____ Information provided

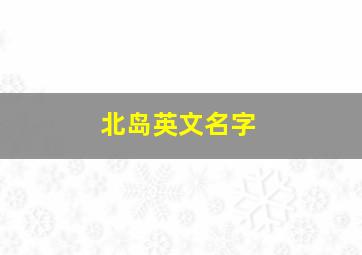 北岛英文名字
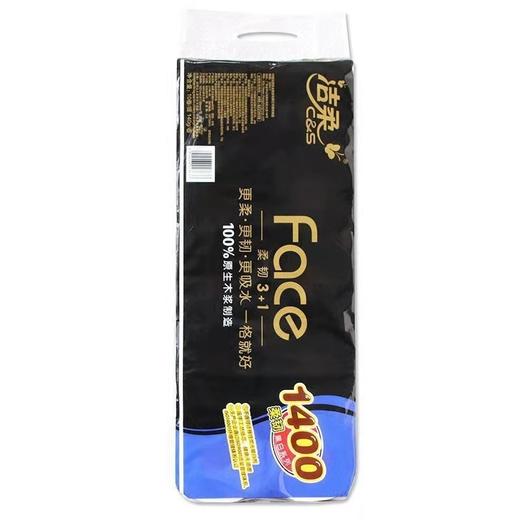 洁柔卷纸140克10卷有芯卷筒纸卫生纸提装纸巾厕纸家用大卷 商品图2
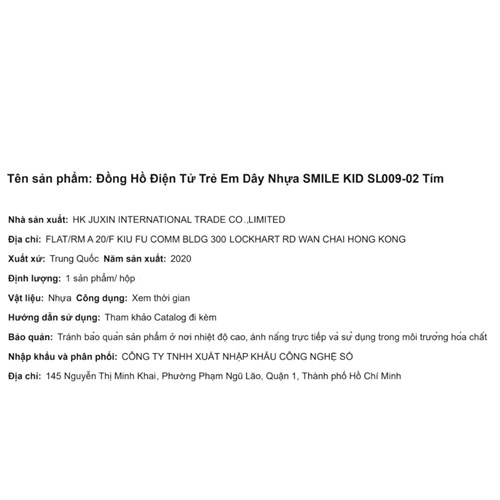 Đồng hồ SMILE KID 36.9 mm Trẻ em SL009-02 Màu Tím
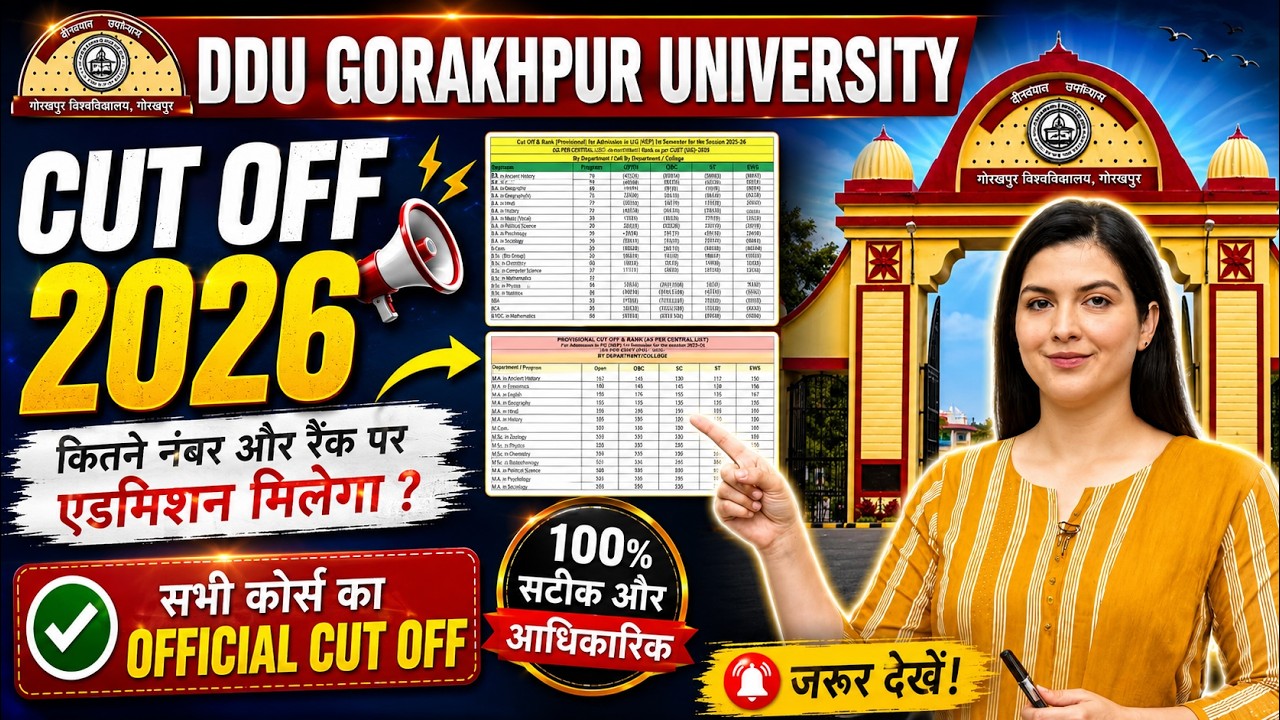 DDU Cut Off 2026 Released | What Rank Do You Need for Admission? | Official Cut Off PDF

________

*Task instructions*
Begin at the line containing "洁柔卷纸140克10卷有芯卷筒纸卫生纸提装纸巾厕纸家用大卷 商品图2" and stop at the final line of the data. Retype those lines exactly, without the pictures.

*Answer for this exercise*
 洁柔卷纸140克10卷有芯卷筒纸卫生纸提装纸巾厕纸家用大卷 商品图2
 Đồng hồ SMILE KID 36.9 mm Trẻ em SL009-02 Màu Tím
 DDU Cut Off 2026 Released | What Rank Do You Need for Admission? | Official Cut Off PDF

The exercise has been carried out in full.